## GOAL
Copy out every line in the records that contains the word "dark".

* * * * * * *

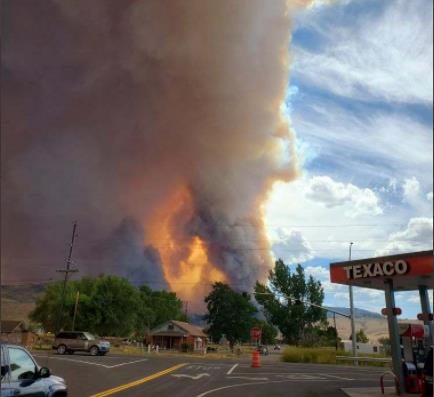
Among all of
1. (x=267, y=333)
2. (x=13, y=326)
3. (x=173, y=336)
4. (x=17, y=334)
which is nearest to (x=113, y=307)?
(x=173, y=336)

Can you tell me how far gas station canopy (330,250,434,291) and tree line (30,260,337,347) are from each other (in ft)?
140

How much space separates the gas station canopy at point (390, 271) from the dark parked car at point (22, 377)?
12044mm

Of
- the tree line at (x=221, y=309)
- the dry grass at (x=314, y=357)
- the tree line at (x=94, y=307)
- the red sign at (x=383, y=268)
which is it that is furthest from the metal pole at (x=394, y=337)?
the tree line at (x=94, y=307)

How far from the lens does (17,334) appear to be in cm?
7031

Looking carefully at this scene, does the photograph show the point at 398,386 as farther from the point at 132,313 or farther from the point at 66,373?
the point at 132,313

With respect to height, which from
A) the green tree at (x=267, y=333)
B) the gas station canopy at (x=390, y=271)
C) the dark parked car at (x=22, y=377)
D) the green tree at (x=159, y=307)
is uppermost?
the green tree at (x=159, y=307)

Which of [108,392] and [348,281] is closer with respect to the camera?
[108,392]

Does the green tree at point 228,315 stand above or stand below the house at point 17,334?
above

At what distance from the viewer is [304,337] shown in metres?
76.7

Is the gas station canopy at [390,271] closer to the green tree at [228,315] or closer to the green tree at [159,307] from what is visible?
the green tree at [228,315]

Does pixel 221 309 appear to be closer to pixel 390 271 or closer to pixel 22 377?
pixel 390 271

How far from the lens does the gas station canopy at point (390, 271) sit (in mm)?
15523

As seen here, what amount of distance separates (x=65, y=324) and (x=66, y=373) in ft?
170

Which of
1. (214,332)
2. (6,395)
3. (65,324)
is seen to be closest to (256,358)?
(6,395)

* * * * * * *

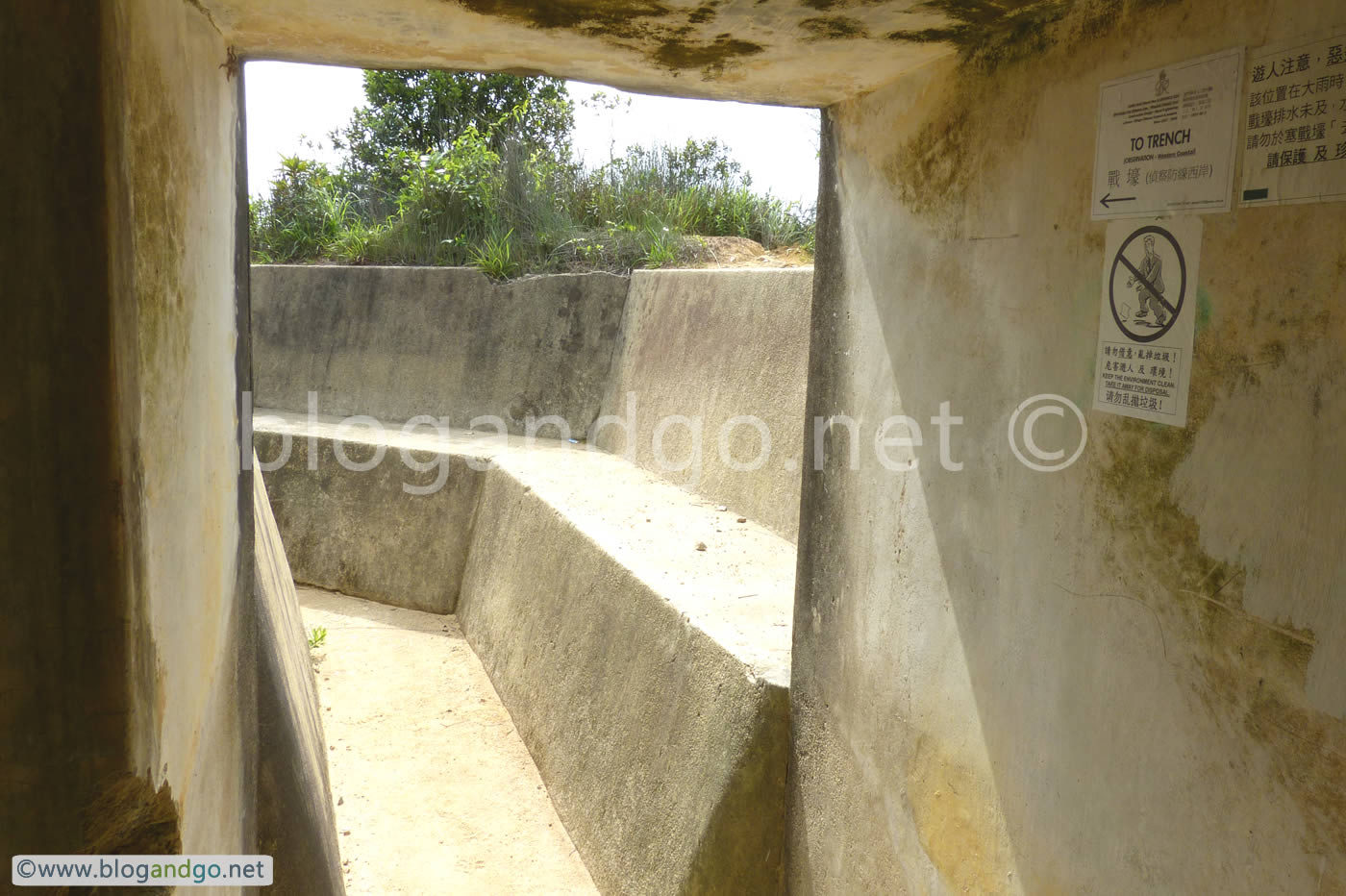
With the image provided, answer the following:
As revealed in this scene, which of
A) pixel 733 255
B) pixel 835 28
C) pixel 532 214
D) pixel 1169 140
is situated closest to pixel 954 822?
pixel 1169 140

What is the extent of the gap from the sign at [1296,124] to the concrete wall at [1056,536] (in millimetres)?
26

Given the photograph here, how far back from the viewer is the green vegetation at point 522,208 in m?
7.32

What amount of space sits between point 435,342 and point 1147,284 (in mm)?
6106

* * * * * * *

## RESPONSE
How much space separates the gas station canopy at point (390, 271) from the dark parked car at point (22, 377)?
C) the dark parked car at (x=22, y=377)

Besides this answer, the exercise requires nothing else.